Career-Council
Team led by an NJIT Data Scientist and AI Engineer skilled in multi-agent orchestration, PyTorch, and real-time voice-agent consensus architectures.
Project Description
CareerCouncil reimagines the job application experience as a live council of five specialized AI agents – each with a distinct personality, expertise, and role – that collaborate in real time to transform a job description into a tailored, ATS-optimized LaTeX resume. Rather than a single chatbot answering questions, users watch a multi-agent deliberation unfold: Brian routes intent, Rita scrapes live company intelligence via Serper + Firecrawl, Marcus frames career narrative strategy, Robin archaeologically extracts verbatim resume evidence, and Ryan architects the final LaTeX output. Every agent is visible simultaneously with individual typing indicators, colored avatars, and streamed responses – making the AI’s reasoning process itself the UI, not just the output.The interface shatters the standard chat convention by treating the conversation as a visual pipeline graph – users see parallel agent execution (Rita and Marcus run simultaneously), staged handoffs (Robin waits for both before extracting evidence), and real-time status for each node in the chain. The sidebar tracks every job application as a cached artifact, enabling instant cache hits on repeat applications. Resume upload is a silent background operation – no form submission, no page reload – with a live pill indicator confirming the resume is “armed” for the next JD paste.Stability is achieved through a layered resilience architecture: exponential backoff retry on Anthropic 529 overloads, per-agent model selection (Haiku for fast extraction, Opus for quality generation), Redis-backed session and job artifact caching with TTL management, WebSocket reconnection logic, and graceful fallback messaging at every pipeline stage so a single agent failure never kills the session.
CareerCouncil – Project Overview
Description
CareerCouncil reimagines the job application experience as a live council of five specialized AI agents – each with a distinct personality, expertise, and role – that collaborate in real time to transform a job description into a tailored, ATS-optimized LaTeX resume. Rather than a single chatbot answering questions, users watch a multi-agent deliberation unfold: Brian routes intent, Rita scrapes live company intelligence via Serper + Firecrawl, Marcus frames career narrative strategy, Robin archaeologically extracts verbatim resume evidence, and Ryan architects the final LaTeX output. Every agent is visible simultaneously with individual typing indicators, colored avatars, and streamed responses – making the AI’s reasoning process itself the UI, not just the output.

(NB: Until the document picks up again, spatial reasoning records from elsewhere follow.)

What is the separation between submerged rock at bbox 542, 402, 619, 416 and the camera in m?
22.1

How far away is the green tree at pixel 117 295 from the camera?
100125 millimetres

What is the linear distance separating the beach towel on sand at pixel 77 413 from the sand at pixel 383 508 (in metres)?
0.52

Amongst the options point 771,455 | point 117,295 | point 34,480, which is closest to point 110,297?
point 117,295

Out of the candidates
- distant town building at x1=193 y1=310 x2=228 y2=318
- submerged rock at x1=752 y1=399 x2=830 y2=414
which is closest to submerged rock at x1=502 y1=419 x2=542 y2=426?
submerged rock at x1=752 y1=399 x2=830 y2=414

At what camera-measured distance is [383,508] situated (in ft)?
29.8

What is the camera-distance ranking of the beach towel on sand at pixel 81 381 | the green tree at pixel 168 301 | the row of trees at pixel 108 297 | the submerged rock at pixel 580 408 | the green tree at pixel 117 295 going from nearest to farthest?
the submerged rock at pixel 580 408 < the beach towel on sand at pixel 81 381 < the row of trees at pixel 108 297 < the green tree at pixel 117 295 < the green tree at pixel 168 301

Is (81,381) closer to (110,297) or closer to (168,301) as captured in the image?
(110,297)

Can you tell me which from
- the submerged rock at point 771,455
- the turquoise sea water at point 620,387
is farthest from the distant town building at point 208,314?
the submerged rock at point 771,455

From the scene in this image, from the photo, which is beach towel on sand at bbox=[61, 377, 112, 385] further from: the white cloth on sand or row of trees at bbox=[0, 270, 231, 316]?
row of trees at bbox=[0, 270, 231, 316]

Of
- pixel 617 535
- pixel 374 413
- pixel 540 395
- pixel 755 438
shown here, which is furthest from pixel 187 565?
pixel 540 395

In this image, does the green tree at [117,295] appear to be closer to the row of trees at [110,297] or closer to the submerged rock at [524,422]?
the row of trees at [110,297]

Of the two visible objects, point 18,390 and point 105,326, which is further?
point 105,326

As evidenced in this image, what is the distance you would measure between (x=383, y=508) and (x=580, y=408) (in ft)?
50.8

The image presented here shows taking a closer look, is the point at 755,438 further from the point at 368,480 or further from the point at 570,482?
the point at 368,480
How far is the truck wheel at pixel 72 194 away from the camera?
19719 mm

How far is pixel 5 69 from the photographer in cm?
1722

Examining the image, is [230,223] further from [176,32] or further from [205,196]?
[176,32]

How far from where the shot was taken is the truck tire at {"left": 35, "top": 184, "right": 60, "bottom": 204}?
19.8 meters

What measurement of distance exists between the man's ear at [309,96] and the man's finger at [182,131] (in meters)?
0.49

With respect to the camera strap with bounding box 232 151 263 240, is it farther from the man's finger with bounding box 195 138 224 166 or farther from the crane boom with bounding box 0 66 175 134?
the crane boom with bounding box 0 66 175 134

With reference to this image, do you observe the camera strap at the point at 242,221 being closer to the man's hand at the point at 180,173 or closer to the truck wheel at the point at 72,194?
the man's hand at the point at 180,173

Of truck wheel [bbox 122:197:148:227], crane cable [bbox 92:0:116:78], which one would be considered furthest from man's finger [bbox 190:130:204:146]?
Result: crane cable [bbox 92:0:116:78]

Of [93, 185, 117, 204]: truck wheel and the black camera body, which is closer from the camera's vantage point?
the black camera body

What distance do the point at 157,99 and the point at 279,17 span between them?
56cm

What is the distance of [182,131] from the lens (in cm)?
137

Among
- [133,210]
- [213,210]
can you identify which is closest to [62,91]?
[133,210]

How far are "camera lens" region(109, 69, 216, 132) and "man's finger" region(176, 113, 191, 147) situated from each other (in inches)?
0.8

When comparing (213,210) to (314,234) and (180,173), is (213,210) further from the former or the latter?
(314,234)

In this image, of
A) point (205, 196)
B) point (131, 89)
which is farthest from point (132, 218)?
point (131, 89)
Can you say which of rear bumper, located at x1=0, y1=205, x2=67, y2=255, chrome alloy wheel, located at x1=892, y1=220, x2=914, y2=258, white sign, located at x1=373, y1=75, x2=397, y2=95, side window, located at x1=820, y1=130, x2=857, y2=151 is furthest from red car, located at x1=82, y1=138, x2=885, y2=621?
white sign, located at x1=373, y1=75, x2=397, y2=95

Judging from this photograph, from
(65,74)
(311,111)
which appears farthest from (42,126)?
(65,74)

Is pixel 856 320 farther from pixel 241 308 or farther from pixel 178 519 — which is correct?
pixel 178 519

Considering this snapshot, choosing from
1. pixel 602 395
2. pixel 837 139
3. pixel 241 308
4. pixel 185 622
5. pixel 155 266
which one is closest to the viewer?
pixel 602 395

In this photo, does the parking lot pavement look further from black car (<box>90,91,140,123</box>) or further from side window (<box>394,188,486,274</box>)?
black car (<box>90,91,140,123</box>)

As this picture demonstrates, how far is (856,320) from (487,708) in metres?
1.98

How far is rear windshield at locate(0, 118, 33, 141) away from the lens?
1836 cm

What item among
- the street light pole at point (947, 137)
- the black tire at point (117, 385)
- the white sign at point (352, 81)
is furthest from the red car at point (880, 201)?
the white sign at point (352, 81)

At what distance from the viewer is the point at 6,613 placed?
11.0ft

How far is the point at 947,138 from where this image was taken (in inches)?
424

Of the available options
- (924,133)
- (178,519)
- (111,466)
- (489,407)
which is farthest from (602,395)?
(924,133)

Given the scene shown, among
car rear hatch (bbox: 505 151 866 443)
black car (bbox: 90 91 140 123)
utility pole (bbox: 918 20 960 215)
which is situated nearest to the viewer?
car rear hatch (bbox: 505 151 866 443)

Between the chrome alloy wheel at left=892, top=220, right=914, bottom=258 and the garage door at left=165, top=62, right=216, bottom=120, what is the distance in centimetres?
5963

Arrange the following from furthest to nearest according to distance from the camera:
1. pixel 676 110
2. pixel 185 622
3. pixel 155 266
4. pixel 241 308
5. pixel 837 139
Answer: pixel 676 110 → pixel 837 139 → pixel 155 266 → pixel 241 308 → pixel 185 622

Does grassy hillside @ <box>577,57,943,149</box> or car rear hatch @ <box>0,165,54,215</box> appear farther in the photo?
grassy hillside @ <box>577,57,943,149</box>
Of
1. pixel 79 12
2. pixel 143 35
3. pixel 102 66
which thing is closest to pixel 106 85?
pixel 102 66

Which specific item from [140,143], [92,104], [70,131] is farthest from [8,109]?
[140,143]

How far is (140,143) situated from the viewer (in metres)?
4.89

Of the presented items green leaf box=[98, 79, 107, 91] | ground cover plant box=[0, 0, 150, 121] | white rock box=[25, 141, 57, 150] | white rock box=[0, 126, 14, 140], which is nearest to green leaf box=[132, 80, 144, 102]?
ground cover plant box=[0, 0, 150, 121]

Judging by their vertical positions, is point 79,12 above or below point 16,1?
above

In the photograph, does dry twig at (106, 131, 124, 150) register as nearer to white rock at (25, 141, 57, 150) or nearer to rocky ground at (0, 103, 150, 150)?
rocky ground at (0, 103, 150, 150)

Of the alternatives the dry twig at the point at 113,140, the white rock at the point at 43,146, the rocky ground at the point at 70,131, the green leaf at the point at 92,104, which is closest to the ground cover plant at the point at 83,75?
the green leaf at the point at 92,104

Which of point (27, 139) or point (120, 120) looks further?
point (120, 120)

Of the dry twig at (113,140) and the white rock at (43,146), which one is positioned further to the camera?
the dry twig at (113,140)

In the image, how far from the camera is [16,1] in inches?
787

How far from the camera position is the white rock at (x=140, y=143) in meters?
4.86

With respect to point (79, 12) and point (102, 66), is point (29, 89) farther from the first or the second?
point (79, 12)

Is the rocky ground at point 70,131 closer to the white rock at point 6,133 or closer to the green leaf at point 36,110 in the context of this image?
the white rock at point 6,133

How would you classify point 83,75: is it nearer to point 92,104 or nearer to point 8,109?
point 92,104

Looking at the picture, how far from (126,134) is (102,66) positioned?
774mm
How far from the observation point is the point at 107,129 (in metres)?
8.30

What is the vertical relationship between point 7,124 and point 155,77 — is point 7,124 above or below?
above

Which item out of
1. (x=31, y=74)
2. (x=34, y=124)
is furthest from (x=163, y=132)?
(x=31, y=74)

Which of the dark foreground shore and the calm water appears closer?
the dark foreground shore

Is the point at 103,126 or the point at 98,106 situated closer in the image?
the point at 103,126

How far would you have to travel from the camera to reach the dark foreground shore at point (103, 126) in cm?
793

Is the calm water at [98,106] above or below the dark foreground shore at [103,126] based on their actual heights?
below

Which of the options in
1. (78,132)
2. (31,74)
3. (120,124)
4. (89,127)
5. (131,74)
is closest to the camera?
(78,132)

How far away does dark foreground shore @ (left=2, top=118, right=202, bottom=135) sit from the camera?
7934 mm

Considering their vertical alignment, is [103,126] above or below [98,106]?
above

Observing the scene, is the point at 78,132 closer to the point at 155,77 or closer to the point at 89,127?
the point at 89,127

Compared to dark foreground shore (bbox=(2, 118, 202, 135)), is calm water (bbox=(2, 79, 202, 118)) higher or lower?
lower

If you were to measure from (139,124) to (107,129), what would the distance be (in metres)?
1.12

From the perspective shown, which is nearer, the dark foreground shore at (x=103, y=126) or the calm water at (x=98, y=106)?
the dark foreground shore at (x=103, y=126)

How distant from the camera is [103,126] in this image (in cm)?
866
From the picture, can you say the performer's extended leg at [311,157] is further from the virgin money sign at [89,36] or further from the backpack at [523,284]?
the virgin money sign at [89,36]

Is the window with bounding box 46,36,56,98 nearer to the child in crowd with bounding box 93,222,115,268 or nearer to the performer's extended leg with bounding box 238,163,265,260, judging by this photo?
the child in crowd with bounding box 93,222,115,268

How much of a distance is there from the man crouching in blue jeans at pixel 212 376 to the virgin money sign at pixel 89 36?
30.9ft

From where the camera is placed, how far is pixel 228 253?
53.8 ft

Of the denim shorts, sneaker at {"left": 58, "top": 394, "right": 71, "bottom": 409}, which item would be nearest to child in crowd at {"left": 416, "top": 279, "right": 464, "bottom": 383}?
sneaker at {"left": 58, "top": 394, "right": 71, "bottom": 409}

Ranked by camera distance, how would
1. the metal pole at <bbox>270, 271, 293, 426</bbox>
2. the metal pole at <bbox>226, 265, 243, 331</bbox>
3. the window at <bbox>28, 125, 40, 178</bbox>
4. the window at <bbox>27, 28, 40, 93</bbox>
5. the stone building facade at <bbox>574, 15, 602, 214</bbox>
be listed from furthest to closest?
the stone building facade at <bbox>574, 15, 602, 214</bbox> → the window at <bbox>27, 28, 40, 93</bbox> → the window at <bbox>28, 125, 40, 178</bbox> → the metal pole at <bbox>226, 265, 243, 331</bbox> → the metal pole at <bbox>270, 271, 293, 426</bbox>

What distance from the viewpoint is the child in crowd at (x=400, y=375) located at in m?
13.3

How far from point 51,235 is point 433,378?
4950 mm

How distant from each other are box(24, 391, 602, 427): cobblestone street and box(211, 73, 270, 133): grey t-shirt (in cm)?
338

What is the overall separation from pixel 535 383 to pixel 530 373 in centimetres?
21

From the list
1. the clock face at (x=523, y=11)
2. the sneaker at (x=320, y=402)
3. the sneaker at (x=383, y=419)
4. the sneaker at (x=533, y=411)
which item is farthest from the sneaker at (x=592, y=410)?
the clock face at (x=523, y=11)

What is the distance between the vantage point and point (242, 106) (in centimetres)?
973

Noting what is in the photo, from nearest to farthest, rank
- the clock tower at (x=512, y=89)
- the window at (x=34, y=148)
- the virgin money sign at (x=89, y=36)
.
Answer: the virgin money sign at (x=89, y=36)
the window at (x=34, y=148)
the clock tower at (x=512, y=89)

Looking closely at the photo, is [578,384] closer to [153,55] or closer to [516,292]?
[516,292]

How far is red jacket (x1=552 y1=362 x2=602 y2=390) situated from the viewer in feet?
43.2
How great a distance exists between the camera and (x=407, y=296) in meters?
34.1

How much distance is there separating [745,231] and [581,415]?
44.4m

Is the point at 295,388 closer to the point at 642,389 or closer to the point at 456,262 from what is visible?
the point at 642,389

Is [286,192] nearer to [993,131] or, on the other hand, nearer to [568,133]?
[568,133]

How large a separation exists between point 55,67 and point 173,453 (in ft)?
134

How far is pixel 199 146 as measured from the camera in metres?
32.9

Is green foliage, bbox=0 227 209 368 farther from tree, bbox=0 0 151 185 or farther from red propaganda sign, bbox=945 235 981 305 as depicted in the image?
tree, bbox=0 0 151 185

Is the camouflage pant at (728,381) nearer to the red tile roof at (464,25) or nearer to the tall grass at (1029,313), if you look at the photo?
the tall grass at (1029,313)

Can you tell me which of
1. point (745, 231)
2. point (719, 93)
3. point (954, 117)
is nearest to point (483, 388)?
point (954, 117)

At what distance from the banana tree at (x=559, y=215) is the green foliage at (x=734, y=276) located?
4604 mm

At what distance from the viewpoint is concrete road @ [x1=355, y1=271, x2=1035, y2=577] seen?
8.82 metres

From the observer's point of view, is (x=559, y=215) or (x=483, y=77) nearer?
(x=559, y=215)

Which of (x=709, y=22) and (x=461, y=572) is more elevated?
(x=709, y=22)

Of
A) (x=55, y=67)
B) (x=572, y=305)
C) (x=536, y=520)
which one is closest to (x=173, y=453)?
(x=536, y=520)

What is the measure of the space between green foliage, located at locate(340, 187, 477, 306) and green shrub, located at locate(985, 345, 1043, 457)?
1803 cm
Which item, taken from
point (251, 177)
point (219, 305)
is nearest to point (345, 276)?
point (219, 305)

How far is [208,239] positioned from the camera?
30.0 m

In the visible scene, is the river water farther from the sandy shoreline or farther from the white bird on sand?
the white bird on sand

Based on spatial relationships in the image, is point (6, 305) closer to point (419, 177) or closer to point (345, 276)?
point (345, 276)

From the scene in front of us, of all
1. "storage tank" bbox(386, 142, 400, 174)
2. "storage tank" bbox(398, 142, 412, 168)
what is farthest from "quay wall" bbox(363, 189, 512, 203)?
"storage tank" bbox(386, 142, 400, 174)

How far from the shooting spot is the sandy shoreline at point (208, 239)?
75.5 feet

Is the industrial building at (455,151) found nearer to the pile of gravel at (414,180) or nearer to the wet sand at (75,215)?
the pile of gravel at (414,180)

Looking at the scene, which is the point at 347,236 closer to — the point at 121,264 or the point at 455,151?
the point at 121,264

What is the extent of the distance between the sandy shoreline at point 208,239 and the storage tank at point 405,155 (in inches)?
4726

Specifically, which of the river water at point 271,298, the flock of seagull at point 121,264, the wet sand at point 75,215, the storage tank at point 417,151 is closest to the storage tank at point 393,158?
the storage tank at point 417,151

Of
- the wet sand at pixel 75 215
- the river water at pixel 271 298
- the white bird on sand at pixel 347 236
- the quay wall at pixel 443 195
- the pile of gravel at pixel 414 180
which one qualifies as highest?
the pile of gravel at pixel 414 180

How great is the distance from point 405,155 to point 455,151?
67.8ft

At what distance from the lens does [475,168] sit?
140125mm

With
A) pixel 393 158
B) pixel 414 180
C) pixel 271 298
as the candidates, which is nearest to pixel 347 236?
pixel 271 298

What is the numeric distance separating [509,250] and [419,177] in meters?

The interface shatters the standard chat convention by treating the conversation as a visual pipeline graph – users see parallel agent execution (Rita and Marcus run simultaneously), staged handoffs (Robin waits for both before extracting evidence), and real-time status for each node in the chain. The sidebar tracks every job application as a cached artifact, enabling instant cache hits on repeat applications. Resume upload is a silent background operation – no form submission, no page reload – with a live pill indicator confirming the resume is “armed” for the next JD paste.
Stability is achieved through a layered resilience architecture: exponential backoff retry on Anthropic 529 overloads, per-agent model selection (Haiku for fast extraction, Opus for quality generation), Redis-backed session and job artifact caching with TTL management, WebSocket reconnection logic, and graceful fallback messaging at every pipeline stage so a single agent failure never kills the session.
Tech Stack
Backend
Python 3.11 + FastAPI – async WebSocket server, REST endpoints
Anthropic Python SDK – multi-model agent calls (claude-haiku-4-5, claude-sonnet-4-6, claude-opus-4-6)
Redis (via redis[hiredis]) – session state, resume storage, job artifact caching, cache hit detection
Serper API – real-time Google search for company intelligence (Rita)
Firecrawl API – structured web scraping of company/job pages (Rita)
python-docx – server-side resume parsing
Uvicorn – ASGI server with hot reload
Frontend
React 18 + Vite – component-based UI with fast HMR
Tailwind CSS – utility-first styling, dark theme
mammoth.js – client-side .docx → plain text parsing (zero server upload for common case)
react-markdown + remark-gfm – rich markdown rendering in agent bubbles
Native WebSocket API – persistent bidirectional connection with reconnect logic
Infrastructure / DX
Render.com – backend hosting with managed Redis
Vercel – frontend CDN deployment
GitHub – version control, Render CI/CD trigger
Architecture pattern: staged multi-agent pipeline with parallel execution lanes, Redis-backed artifact store, and model-tier routing – Haiku for speed-critical extraction, Opus for quality-critical generation.
Prior Work
Continuation of: https://www.forge-your-future.com
I’m making it multi-agentic, with agent-to-agent interactions!